The previous day she had been pictured appointing Liz Truss as the country’s new prime minister at Balmoral.
A palace source played down speculation that the monarch had suffered a fall.
Elizabeth has been queen of Britain and more than a dozen other countries since 1952, including Canada, Australia and New Zealand, and earlier this year marked her 70th year on the throne with four days of national celebrations in June.
“I have been inspired by the kindness, joy and kinship that has been so evident in recent days, and I hope this renewed sense of togetherness will be felt for many years to come,” she said at the time.
Elizabeth came to the throne after the death of her father King George VI on Feb. 6, 1952, when she was just 25.
She was crowned in June the following year. The first televised coronation was a foretaste of a new world in which the lives of the royals were to become increasingly scrutinized by the media.
She became monarch at a time when Britain retained much of its empire. It was emerging from the ravages of the Second World War, with food rationing still in force and class and privilege still dominant in society.
Winston Churchill was the first prime minister who served during her reign, Joseph Stalin was leader of the Soviet Union, the Korean War was raging. Truss is the 15th premier of her record-breaking reign.
The prime minister said: “My thoughts – and the thoughts of people across our United Kingdom – are with Her Majesty The Queen and her family at this time.”

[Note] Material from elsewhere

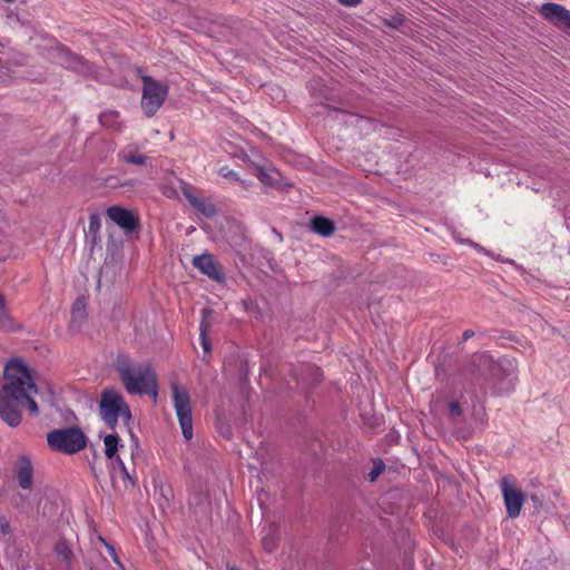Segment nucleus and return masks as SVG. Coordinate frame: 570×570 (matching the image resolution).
<instances>
[{"label": "nucleus", "mask_w": 570, "mask_h": 570, "mask_svg": "<svg viewBox=\"0 0 570 570\" xmlns=\"http://www.w3.org/2000/svg\"><path fill=\"white\" fill-rule=\"evenodd\" d=\"M4 383L0 387V419L9 426H18L22 420V406L36 413V400L30 395L36 386L28 365L20 358L10 360L3 371Z\"/></svg>", "instance_id": "obj_1"}, {"label": "nucleus", "mask_w": 570, "mask_h": 570, "mask_svg": "<svg viewBox=\"0 0 570 570\" xmlns=\"http://www.w3.org/2000/svg\"><path fill=\"white\" fill-rule=\"evenodd\" d=\"M116 371L126 391L132 395H149L155 402L158 397V379L149 363H132L127 355H118Z\"/></svg>", "instance_id": "obj_2"}, {"label": "nucleus", "mask_w": 570, "mask_h": 570, "mask_svg": "<svg viewBox=\"0 0 570 570\" xmlns=\"http://www.w3.org/2000/svg\"><path fill=\"white\" fill-rule=\"evenodd\" d=\"M48 449L58 454L75 455L87 448L88 436L79 425L51 430L47 436Z\"/></svg>", "instance_id": "obj_3"}, {"label": "nucleus", "mask_w": 570, "mask_h": 570, "mask_svg": "<svg viewBox=\"0 0 570 570\" xmlns=\"http://www.w3.org/2000/svg\"><path fill=\"white\" fill-rule=\"evenodd\" d=\"M99 411L101 419L109 429H116L119 417H121L124 424L130 429L129 425L132 420L130 407L122 394L117 390L107 389L102 392Z\"/></svg>", "instance_id": "obj_4"}, {"label": "nucleus", "mask_w": 570, "mask_h": 570, "mask_svg": "<svg viewBox=\"0 0 570 570\" xmlns=\"http://www.w3.org/2000/svg\"><path fill=\"white\" fill-rule=\"evenodd\" d=\"M168 87L150 76L142 77L141 108L147 117L154 116L164 104Z\"/></svg>", "instance_id": "obj_5"}, {"label": "nucleus", "mask_w": 570, "mask_h": 570, "mask_svg": "<svg viewBox=\"0 0 570 570\" xmlns=\"http://www.w3.org/2000/svg\"><path fill=\"white\" fill-rule=\"evenodd\" d=\"M173 402L176 415L186 441L193 438V417L190 396L187 391L180 389L178 383H171Z\"/></svg>", "instance_id": "obj_6"}, {"label": "nucleus", "mask_w": 570, "mask_h": 570, "mask_svg": "<svg viewBox=\"0 0 570 570\" xmlns=\"http://www.w3.org/2000/svg\"><path fill=\"white\" fill-rule=\"evenodd\" d=\"M500 489L508 517L511 519L518 518L525 501V494L510 483V476L508 475L500 480Z\"/></svg>", "instance_id": "obj_7"}, {"label": "nucleus", "mask_w": 570, "mask_h": 570, "mask_svg": "<svg viewBox=\"0 0 570 570\" xmlns=\"http://www.w3.org/2000/svg\"><path fill=\"white\" fill-rule=\"evenodd\" d=\"M106 215L127 235L137 233L140 229V218L138 214L131 209L121 206H110L106 210Z\"/></svg>", "instance_id": "obj_8"}, {"label": "nucleus", "mask_w": 570, "mask_h": 570, "mask_svg": "<svg viewBox=\"0 0 570 570\" xmlns=\"http://www.w3.org/2000/svg\"><path fill=\"white\" fill-rule=\"evenodd\" d=\"M57 58L59 62L67 69L81 73L83 76H94L96 67L94 63L85 60L81 56L70 51L63 46H57Z\"/></svg>", "instance_id": "obj_9"}, {"label": "nucleus", "mask_w": 570, "mask_h": 570, "mask_svg": "<svg viewBox=\"0 0 570 570\" xmlns=\"http://www.w3.org/2000/svg\"><path fill=\"white\" fill-rule=\"evenodd\" d=\"M308 90L313 99H315L316 104L324 106L328 111H333L335 114H347L344 109L332 107L326 105V102H341L340 97L327 87L321 78L312 79L308 82Z\"/></svg>", "instance_id": "obj_10"}, {"label": "nucleus", "mask_w": 570, "mask_h": 570, "mask_svg": "<svg viewBox=\"0 0 570 570\" xmlns=\"http://www.w3.org/2000/svg\"><path fill=\"white\" fill-rule=\"evenodd\" d=\"M539 13L557 28L570 31V10L562 4L546 2L541 4Z\"/></svg>", "instance_id": "obj_11"}, {"label": "nucleus", "mask_w": 570, "mask_h": 570, "mask_svg": "<svg viewBox=\"0 0 570 570\" xmlns=\"http://www.w3.org/2000/svg\"><path fill=\"white\" fill-rule=\"evenodd\" d=\"M193 266L213 281L218 283L225 282L222 265L208 253L195 256L193 259Z\"/></svg>", "instance_id": "obj_12"}, {"label": "nucleus", "mask_w": 570, "mask_h": 570, "mask_svg": "<svg viewBox=\"0 0 570 570\" xmlns=\"http://www.w3.org/2000/svg\"><path fill=\"white\" fill-rule=\"evenodd\" d=\"M53 554L58 563V570H75V553L67 539L62 538L53 546Z\"/></svg>", "instance_id": "obj_13"}, {"label": "nucleus", "mask_w": 570, "mask_h": 570, "mask_svg": "<svg viewBox=\"0 0 570 570\" xmlns=\"http://www.w3.org/2000/svg\"><path fill=\"white\" fill-rule=\"evenodd\" d=\"M33 466L28 455H19L16 462V478L22 489H29L32 484Z\"/></svg>", "instance_id": "obj_14"}, {"label": "nucleus", "mask_w": 570, "mask_h": 570, "mask_svg": "<svg viewBox=\"0 0 570 570\" xmlns=\"http://www.w3.org/2000/svg\"><path fill=\"white\" fill-rule=\"evenodd\" d=\"M308 228L311 232L322 237H331L336 230V225L335 222L328 217L314 216L308 223Z\"/></svg>", "instance_id": "obj_15"}, {"label": "nucleus", "mask_w": 570, "mask_h": 570, "mask_svg": "<svg viewBox=\"0 0 570 570\" xmlns=\"http://www.w3.org/2000/svg\"><path fill=\"white\" fill-rule=\"evenodd\" d=\"M184 196L189 202V204L205 217L212 218L217 215V208L213 203L202 197H197L187 190H184Z\"/></svg>", "instance_id": "obj_16"}, {"label": "nucleus", "mask_w": 570, "mask_h": 570, "mask_svg": "<svg viewBox=\"0 0 570 570\" xmlns=\"http://www.w3.org/2000/svg\"><path fill=\"white\" fill-rule=\"evenodd\" d=\"M99 124L111 131H121L124 122L118 110H105L98 117Z\"/></svg>", "instance_id": "obj_17"}, {"label": "nucleus", "mask_w": 570, "mask_h": 570, "mask_svg": "<svg viewBox=\"0 0 570 570\" xmlns=\"http://www.w3.org/2000/svg\"><path fill=\"white\" fill-rule=\"evenodd\" d=\"M210 316H212V309H209V308L202 309V320H200V324H199V338H200V344L203 346L204 352H207V353H209L210 348H212L210 341L208 338V332L212 327Z\"/></svg>", "instance_id": "obj_18"}, {"label": "nucleus", "mask_w": 570, "mask_h": 570, "mask_svg": "<svg viewBox=\"0 0 570 570\" xmlns=\"http://www.w3.org/2000/svg\"><path fill=\"white\" fill-rule=\"evenodd\" d=\"M117 156L120 163L136 166H146L149 160L147 156L131 147L120 150Z\"/></svg>", "instance_id": "obj_19"}, {"label": "nucleus", "mask_w": 570, "mask_h": 570, "mask_svg": "<svg viewBox=\"0 0 570 570\" xmlns=\"http://www.w3.org/2000/svg\"><path fill=\"white\" fill-rule=\"evenodd\" d=\"M104 444L105 455L110 460H115L119 448H122L121 440L116 433L105 435Z\"/></svg>", "instance_id": "obj_20"}, {"label": "nucleus", "mask_w": 570, "mask_h": 570, "mask_svg": "<svg viewBox=\"0 0 570 570\" xmlns=\"http://www.w3.org/2000/svg\"><path fill=\"white\" fill-rule=\"evenodd\" d=\"M87 318L86 298L83 296L78 297L71 307V322L73 324L81 325Z\"/></svg>", "instance_id": "obj_21"}, {"label": "nucleus", "mask_w": 570, "mask_h": 570, "mask_svg": "<svg viewBox=\"0 0 570 570\" xmlns=\"http://www.w3.org/2000/svg\"><path fill=\"white\" fill-rule=\"evenodd\" d=\"M117 469L119 470V472H120V474H121L122 479H124V480H126V481H128V482H129V484H130L132 488L137 485V481H136L135 476H132V475L128 472V470H127V468H126V465H125L124 461H122L119 456H117V458L114 460V464H112V471H114V472H116V470H117Z\"/></svg>", "instance_id": "obj_22"}, {"label": "nucleus", "mask_w": 570, "mask_h": 570, "mask_svg": "<svg viewBox=\"0 0 570 570\" xmlns=\"http://www.w3.org/2000/svg\"><path fill=\"white\" fill-rule=\"evenodd\" d=\"M218 174L230 181L240 183L245 189L248 188V184L245 180L240 179L239 175L233 169L228 168L227 166L220 167Z\"/></svg>", "instance_id": "obj_23"}, {"label": "nucleus", "mask_w": 570, "mask_h": 570, "mask_svg": "<svg viewBox=\"0 0 570 570\" xmlns=\"http://www.w3.org/2000/svg\"><path fill=\"white\" fill-rule=\"evenodd\" d=\"M12 328V322L7 313L3 298L0 296V330L9 331Z\"/></svg>", "instance_id": "obj_24"}, {"label": "nucleus", "mask_w": 570, "mask_h": 570, "mask_svg": "<svg viewBox=\"0 0 570 570\" xmlns=\"http://www.w3.org/2000/svg\"><path fill=\"white\" fill-rule=\"evenodd\" d=\"M38 395H41L42 399H45L49 403H53V390L50 384L47 382L39 383L38 382Z\"/></svg>", "instance_id": "obj_25"}, {"label": "nucleus", "mask_w": 570, "mask_h": 570, "mask_svg": "<svg viewBox=\"0 0 570 570\" xmlns=\"http://www.w3.org/2000/svg\"><path fill=\"white\" fill-rule=\"evenodd\" d=\"M100 229V218L98 214H91L89 217V225H88V234L92 236V240L95 242L98 237Z\"/></svg>", "instance_id": "obj_26"}, {"label": "nucleus", "mask_w": 570, "mask_h": 570, "mask_svg": "<svg viewBox=\"0 0 570 570\" xmlns=\"http://www.w3.org/2000/svg\"><path fill=\"white\" fill-rule=\"evenodd\" d=\"M278 540L274 533H268L262 539V547L266 552H273L277 548Z\"/></svg>", "instance_id": "obj_27"}, {"label": "nucleus", "mask_w": 570, "mask_h": 570, "mask_svg": "<svg viewBox=\"0 0 570 570\" xmlns=\"http://www.w3.org/2000/svg\"><path fill=\"white\" fill-rule=\"evenodd\" d=\"M385 469V464L382 460L374 461V465L372 470L368 472L367 478L371 482L375 481L376 478L382 473Z\"/></svg>", "instance_id": "obj_28"}, {"label": "nucleus", "mask_w": 570, "mask_h": 570, "mask_svg": "<svg viewBox=\"0 0 570 570\" xmlns=\"http://www.w3.org/2000/svg\"><path fill=\"white\" fill-rule=\"evenodd\" d=\"M449 414L452 417H459L462 414V409L459 402H451L449 404Z\"/></svg>", "instance_id": "obj_29"}, {"label": "nucleus", "mask_w": 570, "mask_h": 570, "mask_svg": "<svg viewBox=\"0 0 570 570\" xmlns=\"http://www.w3.org/2000/svg\"><path fill=\"white\" fill-rule=\"evenodd\" d=\"M194 499L197 501L196 505L199 509H207L210 505L208 498L204 494H198Z\"/></svg>", "instance_id": "obj_30"}, {"label": "nucleus", "mask_w": 570, "mask_h": 570, "mask_svg": "<svg viewBox=\"0 0 570 570\" xmlns=\"http://www.w3.org/2000/svg\"><path fill=\"white\" fill-rule=\"evenodd\" d=\"M307 371L311 375H313V381L314 382H320L322 380V373H321V368L315 366V365H308L307 367Z\"/></svg>", "instance_id": "obj_31"}, {"label": "nucleus", "mask_w": 570, "mask_h": 570, "mask_svg": "<svg viewBox=\"0 0 570 570\" xmlns=\"http://www.w3.org/2000/svg\"><path fill=\"white\" fill-rule=\"evenodd\" d=\"M403 23V18L402 17H393L392 20H384V24L385 26H389V27H392V28H399V26H401Z\"/></svg>", "instance_id": "obj_32"}, {"label": "nucleus", "mask_w": 570, "mask_h": 570, "mask_svg": "<svg viewBox=\"0 0 570 570\" xmlns=\"http://www.w3.org/2000/svg\"><path fill=\"white\" fill-rule=\"evenodd\" d=\"M101 540L105 542V544L108 549V552H109L110 557L112 558L114 562L120 566V561L117 557L115 548L111 544H108L104 539H101Z\"/></svg>", "instance_id": "obj_33"}, {"label": "nucleus", "mask_w": 570, "mask_h": 570, "mask_svg": "<svg viewBox=\"0 0 570 570\" xmlns=\"http://www.w3.org/2000/svg\"><path fill=\"white\" fill-rule=\"evenodd\" d=\"M258 178L264 184H267V185L271 184L269 183V176H268V174L263 168H259V170H258Z\"/></svg>", "instance_id": "obj_34"}, {"label": "nucleus", "mask_w": 570, "mask_h": 570, "mask_svg": "<svg viewBox=\"0 0 570 570\" xmlns=\"http://www.w3.org/2000/svg\"><path fill=\"white\" fill-rule=\"evenodd\" d=\"M341 4L345 7H356L362 2V0H337Z\"/></svg>", "instance_id": "obj_35"}, {"label": "nucleus", "mask_w": 570, "mask_h": 570, "mask_svg": "<svg viewBox=\"0 0 570 570\" xmlns=\"http://www.w3.org/2000/svg\"><path fill=\"white\" fill-rule=\"evenodd\" d=\"M474 336L473 330H465L462 334V341L465 342Z\"/></svg>", "instance_id": "obj_36"}, {"label": "nucleus", "mask_w": 570, "mask_h": 570, "mask_svg": "<svg viewBox=\"0 0 570 570\" xmlns=\"http://www.w3.org/2000/svg\"><path fill=\"white\" fill-rule=\"evenodd\" d=\"M77 416L72 411H68L67 415L65 416L66 422L76 421Z\"/></svg>", "instance_id": "obj_37"}, {"label": "nucleus", "mask_w": 570, "mask_h": 570, "mask_svg": "<svg viewBox=\"0 0 570 570\" xmlns=\"http://www.w3.org/2000/svg\"><path fill=\"white\" fill-rule=\"evenodd\" d=\"M42 41H46L47 42V47H50L52 48V43H56V41L47 36H41L40 37Z\"/></svg>", "instance_id": "obj_38"}, {"label": "nucleus", "mask_w": 570, "mask_h": 570, "mask_svg": "<svg viewBox=\"0 0 570 570\" xmlns=\"http://www.w3.org/2000/svg\"><path fill=\"white\" fill-rule=\"evenodd\" d=\"M130 435H131V441L134 443L135 450L138 451L139 450L138 439L134 435V433L131 431H130Z\"/></svg>", "instance_id": "obj_39"}, {"label": "nucleus", "mask_w": 570, "mask_h": 570, "mask_svg": "<svg viewBox=\"0 0 570 570\" xmlns=\"http://www.w3.org/2000/svg\"><path fill=\"white\" fill-rule=\"evenodd\" d=\"M89 464H90V470H91L92 474H94L95 476H97V471H96L95 461H94V462H90Z\"/></svg>", "instance_id": "obj_40"}, {"label": "nucleus", "mask_w": 570, "mask_h": 570, "mask_svg": "<svg viewBox=\"0 0 570 570\" xmlns=\"http://www.w3.org/2000/svg\"><path fill=\"white\" fill-rule=\"evenodd\" d=\"M531 500H532L537 505H541V500H540L538 497L533 495V497H531Z\"/></svg>", "instance_id": "obj_41"}, {"label": "nucleus", "mask_w": 570, "mask_h": 570, "mask_svg": "<svg viewBox=\"0 0 570 570\" xmlns=\"http://www.w3.org/2000/svg\"><path fill=\"white\" fill-rule=\"evenodd\" d=\"M227 570H239V569L235 566H229V567H227Z\"/></svg>", "instance_id": "obj_42"}, {"label": "nucleus", "mask_w": 570, "mask_h": 570, "mask_svg": "<svg viewBox=\"0 0 570 570\" xmlns=\"http://www.w3.org/2000/svg\"><path fill=\"white\" fill-rule=\"evenodd\" d=\"M8 528H9V525H8V523H6V524L2 527V530H3L4 532H7V529H8Z\"/></svg>", "instance_id": "obj_43"}]
</instances>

Lindsay Hoyle, speaker of the House of Commons, interrupted an energy debate in parliament to say he sent his best wishes to the monarch.
“Along with the rest of the country, I am deeply worried by the news from Buckingham Palace this afternoon,” opposition Labour leader Keir Starmer said.

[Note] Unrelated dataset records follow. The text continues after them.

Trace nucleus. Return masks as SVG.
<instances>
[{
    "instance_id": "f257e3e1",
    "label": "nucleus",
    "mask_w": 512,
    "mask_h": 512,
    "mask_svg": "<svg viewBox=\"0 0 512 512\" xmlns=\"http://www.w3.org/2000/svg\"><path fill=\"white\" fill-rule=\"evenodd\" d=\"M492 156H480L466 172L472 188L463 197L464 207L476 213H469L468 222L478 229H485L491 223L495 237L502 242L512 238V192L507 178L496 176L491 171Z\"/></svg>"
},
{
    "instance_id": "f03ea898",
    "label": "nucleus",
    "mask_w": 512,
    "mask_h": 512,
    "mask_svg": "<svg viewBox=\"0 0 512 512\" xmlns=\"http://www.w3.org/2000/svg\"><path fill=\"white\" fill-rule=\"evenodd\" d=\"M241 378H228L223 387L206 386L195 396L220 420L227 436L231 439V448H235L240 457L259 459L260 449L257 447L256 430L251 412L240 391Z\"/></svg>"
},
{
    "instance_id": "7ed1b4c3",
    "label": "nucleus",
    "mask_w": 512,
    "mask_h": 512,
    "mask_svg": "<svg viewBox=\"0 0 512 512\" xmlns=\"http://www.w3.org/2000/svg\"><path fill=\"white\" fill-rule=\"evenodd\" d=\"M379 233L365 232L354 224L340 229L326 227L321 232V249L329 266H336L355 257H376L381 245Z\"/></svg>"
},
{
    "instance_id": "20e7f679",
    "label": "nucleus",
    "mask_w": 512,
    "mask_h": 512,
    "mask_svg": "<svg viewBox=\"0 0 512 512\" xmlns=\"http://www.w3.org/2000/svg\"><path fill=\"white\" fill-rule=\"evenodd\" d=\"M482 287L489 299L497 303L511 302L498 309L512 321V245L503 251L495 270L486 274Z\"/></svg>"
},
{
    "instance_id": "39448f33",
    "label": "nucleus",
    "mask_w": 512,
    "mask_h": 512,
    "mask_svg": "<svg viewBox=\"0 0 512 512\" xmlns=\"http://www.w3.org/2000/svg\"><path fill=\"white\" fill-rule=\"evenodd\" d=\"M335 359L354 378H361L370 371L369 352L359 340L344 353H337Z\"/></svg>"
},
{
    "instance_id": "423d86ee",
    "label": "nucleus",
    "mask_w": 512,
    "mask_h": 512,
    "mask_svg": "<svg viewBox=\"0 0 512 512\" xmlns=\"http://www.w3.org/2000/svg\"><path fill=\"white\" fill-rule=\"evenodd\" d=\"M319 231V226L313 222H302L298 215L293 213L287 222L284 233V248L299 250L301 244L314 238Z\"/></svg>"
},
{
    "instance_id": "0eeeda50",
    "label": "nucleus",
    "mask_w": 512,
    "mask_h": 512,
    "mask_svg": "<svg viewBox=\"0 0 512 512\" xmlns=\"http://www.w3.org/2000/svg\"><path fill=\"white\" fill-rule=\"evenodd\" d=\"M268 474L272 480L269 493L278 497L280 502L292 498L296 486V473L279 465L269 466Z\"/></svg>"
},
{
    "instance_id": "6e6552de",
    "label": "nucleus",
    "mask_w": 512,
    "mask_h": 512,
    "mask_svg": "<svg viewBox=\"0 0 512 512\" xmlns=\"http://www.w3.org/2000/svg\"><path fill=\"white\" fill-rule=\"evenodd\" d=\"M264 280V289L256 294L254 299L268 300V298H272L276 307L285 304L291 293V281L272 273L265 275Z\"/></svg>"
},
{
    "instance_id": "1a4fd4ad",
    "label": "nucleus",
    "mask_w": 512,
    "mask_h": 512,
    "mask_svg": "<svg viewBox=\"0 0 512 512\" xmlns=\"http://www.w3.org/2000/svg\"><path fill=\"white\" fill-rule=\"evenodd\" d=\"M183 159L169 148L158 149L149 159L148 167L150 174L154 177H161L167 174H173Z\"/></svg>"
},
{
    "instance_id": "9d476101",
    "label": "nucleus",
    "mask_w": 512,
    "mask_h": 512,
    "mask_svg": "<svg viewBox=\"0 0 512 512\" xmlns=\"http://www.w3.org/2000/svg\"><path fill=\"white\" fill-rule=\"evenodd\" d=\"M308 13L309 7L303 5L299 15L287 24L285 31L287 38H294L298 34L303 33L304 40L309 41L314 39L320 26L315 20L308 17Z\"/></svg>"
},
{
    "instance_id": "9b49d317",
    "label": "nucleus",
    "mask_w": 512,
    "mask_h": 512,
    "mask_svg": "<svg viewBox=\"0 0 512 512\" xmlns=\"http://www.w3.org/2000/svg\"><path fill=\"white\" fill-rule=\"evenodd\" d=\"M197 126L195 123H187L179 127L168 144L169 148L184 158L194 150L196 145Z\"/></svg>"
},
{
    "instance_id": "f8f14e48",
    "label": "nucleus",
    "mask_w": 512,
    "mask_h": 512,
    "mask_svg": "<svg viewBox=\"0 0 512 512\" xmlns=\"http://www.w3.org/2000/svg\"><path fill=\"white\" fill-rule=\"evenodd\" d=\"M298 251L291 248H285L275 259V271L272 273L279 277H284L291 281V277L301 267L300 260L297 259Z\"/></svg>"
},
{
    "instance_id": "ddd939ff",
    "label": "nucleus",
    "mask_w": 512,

Scotland’s First Minister Nicola Sturgeon said on Twitter: “All of us are feeling profoundly concerned at reports of Her Majesty’s health. My thoughts and wishes are with the Queen and all of the Royal Family at this time.”
Well-wishers gathered outside Buckingham Palace in London.
Alexander Caplan, 40, a technology entrepreneur, said: “I work close by and I heard on the news about her Majesty’s failing health so I was concerned and it led me to come to Buckingham Palace, to be at the heart of the monarchy.”
He added: “I think that Charles will become a very good king one day.”
Outside of Britain, reaction also poured in. Mary Simon, the governor general of Canada, said in a statement on Twitter she “joins all Canadians in sending thoughts of comfort and healing to her and her family.”
Prime Minister Justin Trudeau also said in Twitter statement his thoughts are with the Queen at this time.
“My thoughts, and the thoughts of Canadians across the country, are with Her Majesty Queen Elizabeth II at this time,” he said.
“We’re wishing her well, and sending our best to the Royal Family.”
The White House said President Joe Biden had been briefed about the situation, and that his thoughts were with her and her family.
“His and the first lady’s thoughts are solidly and squarely with the queen today and her family,” White House spokesperson John Kirby told reporters.